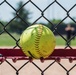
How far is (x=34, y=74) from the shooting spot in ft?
15.6

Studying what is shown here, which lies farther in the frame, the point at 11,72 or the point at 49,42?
the point at 11,72

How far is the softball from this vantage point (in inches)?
58.5

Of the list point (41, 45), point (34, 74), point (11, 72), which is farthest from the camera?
point (34, 74)

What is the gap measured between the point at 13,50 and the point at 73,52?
26 centimetres

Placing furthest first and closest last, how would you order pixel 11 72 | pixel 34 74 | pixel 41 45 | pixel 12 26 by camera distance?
1. pixel 12 26
2. pixel 34 74
3. pixel 11 72
4. pixel 41 45

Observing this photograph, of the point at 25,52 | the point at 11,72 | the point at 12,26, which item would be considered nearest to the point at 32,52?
the point at 25,52

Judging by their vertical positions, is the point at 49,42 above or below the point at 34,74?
below

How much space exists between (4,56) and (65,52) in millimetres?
269

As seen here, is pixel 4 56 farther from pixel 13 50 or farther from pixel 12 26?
pixel 12 26

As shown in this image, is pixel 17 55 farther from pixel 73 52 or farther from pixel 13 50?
pixel 73 52

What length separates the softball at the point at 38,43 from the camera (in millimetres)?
1486

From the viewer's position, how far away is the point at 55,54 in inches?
62.2

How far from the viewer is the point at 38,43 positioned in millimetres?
1487

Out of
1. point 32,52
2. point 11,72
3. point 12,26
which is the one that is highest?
point 12,26
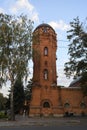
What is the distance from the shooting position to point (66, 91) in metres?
71.2

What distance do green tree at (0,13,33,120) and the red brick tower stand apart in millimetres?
16168

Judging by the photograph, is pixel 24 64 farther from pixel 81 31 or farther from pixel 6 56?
pixel 81 31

------------------------------------

## Task prompt
Transcribe every entry above exactly. Omit all pictures.

## Task output
How far is (x=34, y=74) from the shooting spot in ft?
15.6

Studying what is shown here, which lies farther in the frame, the point at 11,72 or the point at 49,42?
the point at 11,72

How far is the softball from this vantage point (in inches)?
58.5

Of the list point (41, 45), point (34, 74), point (11, 72), which is farthest from the camera?
point (34, 74)

What is the gap measured between the point at 13,50 and the point at 73,52?
26 centimetres

Placing furthest first and closest last, how would you order pixel 11 72 | pixel 34 74 | pixel 41 45 | pixel 12 26 by camera distance?
1. pixel 12 26
2. pixel 34 74
3. pixel 11 72
4. pixel 41 45

Observing this photograph, of the point at 25,52 | the point at 11,72 | the point at 12,26, which item would be considered nearest to the point at 32,52?
the point at 25,52

Judging by their vertical positions, is the point at 49,42 above or below the point at 34,74?
below

How much space exists between (4,56) and (65,52) in millimetres?
269

As seen here, is pixel 4 56 farther from pixel 13 50 or farther from pixel 12 26?
pixel 12 26

As shown in this image, is pixel 17 55 farther from pixel 73 52 or farther from pixel 13 50?
pixel 73 52

What length separates the softball at the point at 38,43 from the camera (in millimetres)?
1486

From the viewer's position, how far away is the point at 55,54 in inches?
62.2

How far from the viewer is the point at 38,43 positioned in millimetres?
1487

Out of
1. point 32,52
2. point 11,72
3. point 12,26
which is the one that is highest?
point 12,26
What is the distance from the shooting position to point (66, 91) in metres?
71.2

What distance do green tree at (0,13,33,120) and the red brick tower stand apart in millimetres?
16168

Judging by the photograph, is pixel 24 64 farther from pixel 81 31 or farther from pixel 6 56?
pixel 81 31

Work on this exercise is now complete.